### [Prompt 1]
Using the quadrifilar antenna text, answer each question briefly.
(a) Above what frequency is the tuning method primarily intended to work?
(b) How many helical antenna elements does the miniature antenna in British Patent Application No. 2292638A have?
(c) What feature does the radiation pattern have in the direction opposite to maximum gain?
### [Prompt 2]
Update the quadrifilar antenna text from "This invention relates" through "to the method.", starting at the words that have "This invention relates" and stopping after "to the method.". Replace "method" with "process" wherever it occurs.
>> Start Extract
This invention relates to a method of producing an antenna, and primarily to a method of tuning a quadrifilar antenna for circularly polarised radiation at frequencies above 200 MHz. The invention also includes an antenna produced according to the method.
The backfire quadrifilar antenna is well-known and has particular application in the transmission and reception of circularly polarised signals to or from orbiting satellites. British Patent Application No. 2292638A discloses a miniature quadrifilar antenna having four half-wavelength helical antenna elements in the form of narrow conductive strips plated on the surface of a cylindrical ceramic core. Connecting radial elements on a distal end face of the core connect the helical elements to a coaxial feeder passing axially through the core in a narrow passage. The helical elements are arranged in pairs, the elements of one pair having a greater electrical length than those of the other pair by virtue of their following a meandering course, all four elements being connected to the rim of a conductive balun sleeve which rim describes a circle lying in a plane perpendicular to the antenna axis. British Patent Application No. 2310543A discloses an alternative antenna in which the balun sleeve has a non-planar rim, the helical elements being simple helices which terminate in peaks and troughs respectively of the rim in order to yield elements of the required different lengths.
The fact that the pairs of elements have different electrical lengths results in a phase difference between the currents in the respective pairs at the operating frequency of the antenna, and it is this phase difference which makes the antenna sensitive to circularly polarised radiation with a cardioid radiation pattern such that the antenna is suited to receiving circularly polarised signals from sources which are directly above the antenna, i.e. on the antenna axis, or at locations a few degrees above a plane perpendicular to the axis and passing through the antenna, or from sources located anywhere in the solid angle between these extremes. The radiation pattern is also characterised by an axial null in the direction opposite to the direction of maximum gain.
>> End Extract
>> Start Material supplied
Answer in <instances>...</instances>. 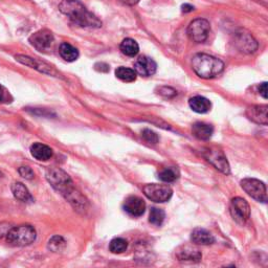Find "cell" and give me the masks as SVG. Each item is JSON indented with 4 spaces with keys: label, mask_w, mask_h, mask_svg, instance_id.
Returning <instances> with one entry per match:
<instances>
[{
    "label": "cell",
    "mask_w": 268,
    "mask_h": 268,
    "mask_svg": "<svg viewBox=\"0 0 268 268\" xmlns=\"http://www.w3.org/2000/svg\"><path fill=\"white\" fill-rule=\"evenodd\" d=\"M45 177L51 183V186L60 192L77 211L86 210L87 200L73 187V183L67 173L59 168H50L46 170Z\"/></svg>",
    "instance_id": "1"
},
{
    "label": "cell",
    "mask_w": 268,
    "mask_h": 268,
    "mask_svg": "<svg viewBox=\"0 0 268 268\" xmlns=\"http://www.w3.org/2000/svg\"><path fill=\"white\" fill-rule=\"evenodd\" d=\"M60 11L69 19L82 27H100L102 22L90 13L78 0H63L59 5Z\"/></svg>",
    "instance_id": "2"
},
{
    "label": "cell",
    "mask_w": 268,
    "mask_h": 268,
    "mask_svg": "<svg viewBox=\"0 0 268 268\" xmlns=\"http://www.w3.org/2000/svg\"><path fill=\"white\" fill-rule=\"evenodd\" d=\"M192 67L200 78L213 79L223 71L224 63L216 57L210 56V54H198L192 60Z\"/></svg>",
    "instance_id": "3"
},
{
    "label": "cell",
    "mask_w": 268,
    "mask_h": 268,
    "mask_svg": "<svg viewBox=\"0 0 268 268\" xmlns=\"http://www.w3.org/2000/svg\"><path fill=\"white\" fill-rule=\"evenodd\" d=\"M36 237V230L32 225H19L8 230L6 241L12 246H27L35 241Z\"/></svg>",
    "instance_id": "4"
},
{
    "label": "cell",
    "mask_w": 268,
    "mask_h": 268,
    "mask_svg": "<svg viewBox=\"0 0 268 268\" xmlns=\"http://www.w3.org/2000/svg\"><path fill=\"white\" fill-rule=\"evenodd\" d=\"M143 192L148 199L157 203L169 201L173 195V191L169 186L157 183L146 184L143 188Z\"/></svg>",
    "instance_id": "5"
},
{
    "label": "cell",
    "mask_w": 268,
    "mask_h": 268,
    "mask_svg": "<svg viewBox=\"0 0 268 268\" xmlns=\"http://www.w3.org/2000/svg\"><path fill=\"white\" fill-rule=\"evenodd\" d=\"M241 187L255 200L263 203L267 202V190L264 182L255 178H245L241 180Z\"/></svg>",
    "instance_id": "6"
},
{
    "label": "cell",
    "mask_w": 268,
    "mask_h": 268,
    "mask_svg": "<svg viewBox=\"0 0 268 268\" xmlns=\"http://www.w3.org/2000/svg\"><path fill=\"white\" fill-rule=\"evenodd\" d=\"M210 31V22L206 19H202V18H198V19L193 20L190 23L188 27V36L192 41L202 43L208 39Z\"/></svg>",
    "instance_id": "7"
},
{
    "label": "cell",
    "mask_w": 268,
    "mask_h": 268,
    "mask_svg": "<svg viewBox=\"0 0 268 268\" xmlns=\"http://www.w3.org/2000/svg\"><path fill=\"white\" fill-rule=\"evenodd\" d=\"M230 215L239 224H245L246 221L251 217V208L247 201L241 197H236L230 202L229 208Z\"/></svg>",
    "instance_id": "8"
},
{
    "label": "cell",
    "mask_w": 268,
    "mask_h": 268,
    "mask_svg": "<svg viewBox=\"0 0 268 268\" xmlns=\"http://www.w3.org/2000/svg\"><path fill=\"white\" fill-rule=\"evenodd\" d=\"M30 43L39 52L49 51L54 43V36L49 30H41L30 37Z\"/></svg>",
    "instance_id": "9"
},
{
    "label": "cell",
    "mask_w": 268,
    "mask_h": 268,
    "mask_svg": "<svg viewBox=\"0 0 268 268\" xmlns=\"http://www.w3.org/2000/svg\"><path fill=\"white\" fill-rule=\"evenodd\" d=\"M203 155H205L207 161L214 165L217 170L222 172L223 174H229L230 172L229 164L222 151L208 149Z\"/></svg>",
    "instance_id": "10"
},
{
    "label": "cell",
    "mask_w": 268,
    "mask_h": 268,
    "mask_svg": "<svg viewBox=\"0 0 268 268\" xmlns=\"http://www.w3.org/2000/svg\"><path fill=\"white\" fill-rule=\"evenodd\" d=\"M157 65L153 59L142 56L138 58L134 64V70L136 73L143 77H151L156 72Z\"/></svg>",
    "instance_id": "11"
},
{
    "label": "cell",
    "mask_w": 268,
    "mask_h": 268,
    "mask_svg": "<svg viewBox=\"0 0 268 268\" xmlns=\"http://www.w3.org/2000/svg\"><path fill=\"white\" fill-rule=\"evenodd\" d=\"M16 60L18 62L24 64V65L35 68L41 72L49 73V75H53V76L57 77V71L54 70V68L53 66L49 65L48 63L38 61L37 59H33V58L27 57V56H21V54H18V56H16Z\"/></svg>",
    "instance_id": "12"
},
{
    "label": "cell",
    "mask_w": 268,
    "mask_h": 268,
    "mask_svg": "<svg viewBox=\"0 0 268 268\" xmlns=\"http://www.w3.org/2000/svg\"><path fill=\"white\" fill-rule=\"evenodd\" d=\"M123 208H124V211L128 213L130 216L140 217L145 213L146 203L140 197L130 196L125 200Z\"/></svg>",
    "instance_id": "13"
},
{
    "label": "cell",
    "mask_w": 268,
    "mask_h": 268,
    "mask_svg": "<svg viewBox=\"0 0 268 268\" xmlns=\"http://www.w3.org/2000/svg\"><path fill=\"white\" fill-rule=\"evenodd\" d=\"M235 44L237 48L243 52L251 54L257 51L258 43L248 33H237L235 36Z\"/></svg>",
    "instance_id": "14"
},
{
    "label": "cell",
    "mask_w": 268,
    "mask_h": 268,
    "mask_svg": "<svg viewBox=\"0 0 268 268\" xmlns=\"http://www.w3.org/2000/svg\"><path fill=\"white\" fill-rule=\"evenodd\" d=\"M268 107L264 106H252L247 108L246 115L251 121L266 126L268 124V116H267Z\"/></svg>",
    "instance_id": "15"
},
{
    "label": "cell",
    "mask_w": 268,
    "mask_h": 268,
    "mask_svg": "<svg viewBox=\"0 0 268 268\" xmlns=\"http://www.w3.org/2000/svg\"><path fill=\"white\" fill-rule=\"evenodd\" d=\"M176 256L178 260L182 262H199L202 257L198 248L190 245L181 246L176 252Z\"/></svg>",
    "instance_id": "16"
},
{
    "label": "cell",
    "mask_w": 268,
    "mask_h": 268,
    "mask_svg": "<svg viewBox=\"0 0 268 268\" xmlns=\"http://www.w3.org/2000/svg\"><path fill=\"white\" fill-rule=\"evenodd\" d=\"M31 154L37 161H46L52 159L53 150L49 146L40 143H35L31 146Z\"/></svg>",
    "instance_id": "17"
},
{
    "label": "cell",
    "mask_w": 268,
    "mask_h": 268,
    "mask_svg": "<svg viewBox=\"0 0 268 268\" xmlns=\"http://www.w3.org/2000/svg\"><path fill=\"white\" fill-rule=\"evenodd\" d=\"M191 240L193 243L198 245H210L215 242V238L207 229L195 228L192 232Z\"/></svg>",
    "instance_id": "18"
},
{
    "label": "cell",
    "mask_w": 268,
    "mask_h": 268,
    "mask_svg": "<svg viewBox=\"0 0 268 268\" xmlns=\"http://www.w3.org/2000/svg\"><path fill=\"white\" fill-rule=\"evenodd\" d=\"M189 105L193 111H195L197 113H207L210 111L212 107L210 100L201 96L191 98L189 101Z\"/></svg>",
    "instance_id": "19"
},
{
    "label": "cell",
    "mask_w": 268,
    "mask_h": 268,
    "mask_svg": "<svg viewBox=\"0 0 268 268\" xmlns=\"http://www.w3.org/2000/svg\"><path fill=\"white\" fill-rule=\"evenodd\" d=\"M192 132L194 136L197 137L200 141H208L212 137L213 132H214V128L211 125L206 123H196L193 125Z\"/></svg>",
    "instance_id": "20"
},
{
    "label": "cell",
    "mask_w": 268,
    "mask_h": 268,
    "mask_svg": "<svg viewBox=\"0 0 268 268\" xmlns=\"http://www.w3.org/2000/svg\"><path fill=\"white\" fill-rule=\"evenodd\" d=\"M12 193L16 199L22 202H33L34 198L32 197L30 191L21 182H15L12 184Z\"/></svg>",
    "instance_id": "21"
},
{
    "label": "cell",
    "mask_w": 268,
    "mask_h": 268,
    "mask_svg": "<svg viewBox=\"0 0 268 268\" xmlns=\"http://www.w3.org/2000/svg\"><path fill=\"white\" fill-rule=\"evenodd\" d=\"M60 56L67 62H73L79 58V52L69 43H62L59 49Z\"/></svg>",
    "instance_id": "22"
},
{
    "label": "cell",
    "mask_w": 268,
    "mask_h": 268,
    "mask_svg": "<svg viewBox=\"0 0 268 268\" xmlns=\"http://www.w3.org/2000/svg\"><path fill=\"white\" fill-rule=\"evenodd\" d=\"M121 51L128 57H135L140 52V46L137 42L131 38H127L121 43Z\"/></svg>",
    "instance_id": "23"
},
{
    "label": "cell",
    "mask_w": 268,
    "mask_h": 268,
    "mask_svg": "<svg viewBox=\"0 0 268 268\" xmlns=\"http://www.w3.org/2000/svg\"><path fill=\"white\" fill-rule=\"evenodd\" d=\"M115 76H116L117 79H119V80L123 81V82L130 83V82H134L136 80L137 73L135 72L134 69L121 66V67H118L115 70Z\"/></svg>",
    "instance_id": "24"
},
>> End Material supplied
### [Exercise answer 1]
(a) 200 MHz
(b) Four
(c) An axial null

### [Exercise answer 2]
This invention relates to a process of producing an antenna, and primarily to a process of tuning a quadrifilar antenna for circularly polarised radiation at frequencies above 200 MHz. The invention also includes an antenna produced according to the process.